Che il Papa visiti il Libano con un occhio alla Siria è evidente. Sul campo Benedetto XVI cercherà il massimo dell’imparzialità anche per volare più alto dell’appoggio di alcuni leader religiosi cristiani al regime. “Egli viene per dare un indirizzo ai cristiani, che sono divisi sulla politica e sul da fare nella gravissima crisi siriana” ha detto recentemente padre Samir Khalil Samir, gesuita, esperto di islam e professore a Beirut. Anche per Samir una parte delle comunità cristiane siriane, in particolare le loro gerarchie, “preferiscono il regime non democratico, assolutista di Assad, perché sembra garantire sicurezza e una larga libertà religiosa”. Ma oltre le gerarchie, oltre la classe di popolo più agiata, c’è la base. Dice Samir: “Chi cerca un po’ di giustizia e democrazia non può essere con il governo, soprattutto, chi in politica la pensa diversamente dal governo non può esprimersi a rischio di prigione e torture”.
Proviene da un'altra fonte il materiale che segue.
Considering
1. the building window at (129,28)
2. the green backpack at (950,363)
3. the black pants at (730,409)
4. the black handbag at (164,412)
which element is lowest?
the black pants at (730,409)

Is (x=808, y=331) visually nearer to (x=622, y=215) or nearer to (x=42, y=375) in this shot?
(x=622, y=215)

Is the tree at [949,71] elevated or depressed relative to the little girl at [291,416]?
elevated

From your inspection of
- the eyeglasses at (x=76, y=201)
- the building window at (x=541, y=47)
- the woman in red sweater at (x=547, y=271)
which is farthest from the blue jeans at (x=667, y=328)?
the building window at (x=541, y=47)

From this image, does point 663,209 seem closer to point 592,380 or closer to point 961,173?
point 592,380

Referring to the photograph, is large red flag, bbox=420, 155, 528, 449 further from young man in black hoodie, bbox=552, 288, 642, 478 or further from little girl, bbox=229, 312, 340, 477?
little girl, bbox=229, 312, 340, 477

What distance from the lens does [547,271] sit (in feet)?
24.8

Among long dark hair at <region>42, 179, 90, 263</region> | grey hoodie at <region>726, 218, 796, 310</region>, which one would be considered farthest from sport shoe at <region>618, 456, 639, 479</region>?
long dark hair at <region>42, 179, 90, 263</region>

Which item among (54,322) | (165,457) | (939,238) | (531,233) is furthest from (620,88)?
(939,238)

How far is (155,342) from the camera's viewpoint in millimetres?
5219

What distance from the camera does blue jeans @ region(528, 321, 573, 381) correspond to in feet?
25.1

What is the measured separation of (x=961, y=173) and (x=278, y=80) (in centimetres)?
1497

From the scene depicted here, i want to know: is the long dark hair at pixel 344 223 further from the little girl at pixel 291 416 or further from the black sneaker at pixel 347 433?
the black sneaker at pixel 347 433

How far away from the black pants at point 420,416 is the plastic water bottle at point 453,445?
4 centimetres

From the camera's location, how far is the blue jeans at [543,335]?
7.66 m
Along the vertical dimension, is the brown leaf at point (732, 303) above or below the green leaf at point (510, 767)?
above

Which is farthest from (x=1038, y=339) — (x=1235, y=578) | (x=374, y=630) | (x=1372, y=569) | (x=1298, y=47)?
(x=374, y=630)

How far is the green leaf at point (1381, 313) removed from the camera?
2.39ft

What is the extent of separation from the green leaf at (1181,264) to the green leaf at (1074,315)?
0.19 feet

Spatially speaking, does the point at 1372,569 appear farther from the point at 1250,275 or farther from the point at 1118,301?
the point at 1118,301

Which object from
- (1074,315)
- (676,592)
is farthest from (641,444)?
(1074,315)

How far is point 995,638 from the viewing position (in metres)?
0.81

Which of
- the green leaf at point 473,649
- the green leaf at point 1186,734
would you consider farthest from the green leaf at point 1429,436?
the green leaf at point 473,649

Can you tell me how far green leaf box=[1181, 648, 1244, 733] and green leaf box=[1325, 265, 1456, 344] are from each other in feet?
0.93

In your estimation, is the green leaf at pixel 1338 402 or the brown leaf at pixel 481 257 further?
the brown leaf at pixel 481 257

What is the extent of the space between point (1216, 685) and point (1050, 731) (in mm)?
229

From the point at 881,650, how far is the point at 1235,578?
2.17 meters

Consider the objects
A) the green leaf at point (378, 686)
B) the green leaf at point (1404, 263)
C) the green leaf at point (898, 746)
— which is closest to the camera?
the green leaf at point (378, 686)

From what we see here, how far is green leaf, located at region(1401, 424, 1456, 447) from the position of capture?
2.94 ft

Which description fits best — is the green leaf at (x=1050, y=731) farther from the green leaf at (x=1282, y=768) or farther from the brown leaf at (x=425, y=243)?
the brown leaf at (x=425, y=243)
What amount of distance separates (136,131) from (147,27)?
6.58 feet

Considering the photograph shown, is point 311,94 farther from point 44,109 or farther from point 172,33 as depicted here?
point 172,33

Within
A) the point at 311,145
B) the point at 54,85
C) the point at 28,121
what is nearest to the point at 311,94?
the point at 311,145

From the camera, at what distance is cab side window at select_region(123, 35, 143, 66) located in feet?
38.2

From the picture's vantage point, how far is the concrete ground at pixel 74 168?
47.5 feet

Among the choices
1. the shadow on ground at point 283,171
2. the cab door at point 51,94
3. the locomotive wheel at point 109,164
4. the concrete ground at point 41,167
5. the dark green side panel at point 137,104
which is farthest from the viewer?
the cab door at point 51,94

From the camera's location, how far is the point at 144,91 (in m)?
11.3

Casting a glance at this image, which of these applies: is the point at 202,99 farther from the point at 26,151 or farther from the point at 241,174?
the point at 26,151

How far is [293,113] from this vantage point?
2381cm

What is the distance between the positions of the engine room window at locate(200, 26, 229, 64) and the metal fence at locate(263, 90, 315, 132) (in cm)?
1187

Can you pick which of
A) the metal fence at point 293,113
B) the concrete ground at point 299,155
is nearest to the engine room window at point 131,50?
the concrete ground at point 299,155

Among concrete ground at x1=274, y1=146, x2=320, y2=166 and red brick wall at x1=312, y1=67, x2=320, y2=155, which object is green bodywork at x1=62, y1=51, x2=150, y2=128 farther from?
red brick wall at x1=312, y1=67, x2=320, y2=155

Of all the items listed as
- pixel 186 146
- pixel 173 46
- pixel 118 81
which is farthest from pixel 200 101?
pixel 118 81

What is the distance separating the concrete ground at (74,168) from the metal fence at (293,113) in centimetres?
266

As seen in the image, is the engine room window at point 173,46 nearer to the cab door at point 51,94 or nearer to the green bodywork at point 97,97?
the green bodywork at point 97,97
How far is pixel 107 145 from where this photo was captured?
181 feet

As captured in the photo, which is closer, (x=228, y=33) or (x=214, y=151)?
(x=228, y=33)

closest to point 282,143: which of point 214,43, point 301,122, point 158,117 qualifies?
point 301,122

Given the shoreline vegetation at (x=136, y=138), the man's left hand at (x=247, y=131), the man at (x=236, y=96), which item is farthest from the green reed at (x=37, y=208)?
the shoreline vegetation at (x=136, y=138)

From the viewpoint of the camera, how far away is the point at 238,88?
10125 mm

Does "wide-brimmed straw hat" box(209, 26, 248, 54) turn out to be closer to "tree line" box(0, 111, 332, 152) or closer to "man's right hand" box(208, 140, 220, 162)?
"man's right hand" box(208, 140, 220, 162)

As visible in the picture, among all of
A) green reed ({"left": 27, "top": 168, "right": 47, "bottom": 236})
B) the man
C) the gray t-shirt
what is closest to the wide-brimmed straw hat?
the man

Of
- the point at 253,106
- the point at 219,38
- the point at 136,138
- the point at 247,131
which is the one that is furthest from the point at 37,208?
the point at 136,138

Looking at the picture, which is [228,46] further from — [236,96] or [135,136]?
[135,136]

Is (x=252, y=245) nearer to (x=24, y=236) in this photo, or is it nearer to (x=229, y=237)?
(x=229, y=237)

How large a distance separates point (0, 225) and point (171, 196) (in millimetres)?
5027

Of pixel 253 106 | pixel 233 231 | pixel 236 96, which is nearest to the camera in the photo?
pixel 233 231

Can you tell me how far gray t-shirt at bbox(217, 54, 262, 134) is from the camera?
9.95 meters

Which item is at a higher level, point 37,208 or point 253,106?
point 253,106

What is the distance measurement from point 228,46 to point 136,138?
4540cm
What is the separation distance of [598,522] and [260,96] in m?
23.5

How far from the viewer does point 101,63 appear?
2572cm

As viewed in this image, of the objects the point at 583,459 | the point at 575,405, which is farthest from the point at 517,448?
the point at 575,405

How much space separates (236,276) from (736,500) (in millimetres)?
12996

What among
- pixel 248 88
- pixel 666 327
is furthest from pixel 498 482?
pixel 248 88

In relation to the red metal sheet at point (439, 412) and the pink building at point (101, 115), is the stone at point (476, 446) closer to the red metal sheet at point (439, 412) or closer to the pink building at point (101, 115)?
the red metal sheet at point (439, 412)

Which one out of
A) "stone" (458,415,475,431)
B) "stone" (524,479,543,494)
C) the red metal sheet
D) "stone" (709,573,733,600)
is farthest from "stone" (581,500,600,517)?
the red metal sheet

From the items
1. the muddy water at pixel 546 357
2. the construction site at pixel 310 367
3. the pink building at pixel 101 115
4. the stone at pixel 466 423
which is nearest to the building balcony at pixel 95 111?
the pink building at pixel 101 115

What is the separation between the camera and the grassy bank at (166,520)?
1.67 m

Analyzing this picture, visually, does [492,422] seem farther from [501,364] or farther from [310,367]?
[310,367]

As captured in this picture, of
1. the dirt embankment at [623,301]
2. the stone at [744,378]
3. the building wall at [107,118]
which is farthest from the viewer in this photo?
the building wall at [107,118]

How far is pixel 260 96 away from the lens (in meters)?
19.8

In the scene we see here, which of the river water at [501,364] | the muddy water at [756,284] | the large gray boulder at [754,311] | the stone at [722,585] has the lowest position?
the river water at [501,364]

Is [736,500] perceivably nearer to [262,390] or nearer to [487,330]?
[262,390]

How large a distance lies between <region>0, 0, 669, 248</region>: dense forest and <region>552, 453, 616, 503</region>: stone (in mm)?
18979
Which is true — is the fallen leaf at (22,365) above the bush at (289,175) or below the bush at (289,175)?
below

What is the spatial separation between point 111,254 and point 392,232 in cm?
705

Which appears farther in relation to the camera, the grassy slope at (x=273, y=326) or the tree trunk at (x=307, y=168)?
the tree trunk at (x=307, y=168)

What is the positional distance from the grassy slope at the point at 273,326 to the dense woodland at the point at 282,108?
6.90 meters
Il Papa cercherà di mantenere una linea equilibrata. Ma senz’altro spenderà parole per i cristiani. E per la popolazione che soffre la repressione del regime. Il viaggio del Papa è anche un invito alla comunità internazionale perché agisca. Recentemente è stato il portavoce vaticano, padre Federico Lombardi, a spiegare che “la Santa Sede esorta le parti interessate” ma anche “tutta la comunità internazionale a non risparmiare alcuno sforzo per risolvere la crisi attraverso il dialogo e la riconciliazione”. Parole rilanciate anche dal nunzio apostolico a Damasco, monsignor Mario Zenari, che parlando alla Radio Vaticana ha detto che “bisogna tenere in vita a tutti i costi il piano di Kofi Annan perché altrimenti non si riesce a vedere un’alternativa”. Ha ricordato in merito padre Dall’Oglio: “Ci aggrappiamo a questa iniziativa Onu come naufraghi a una zattera. Qui si prova forse per la prima volta ad interrompere un ciclo violento di guerra civile con la non violenza”.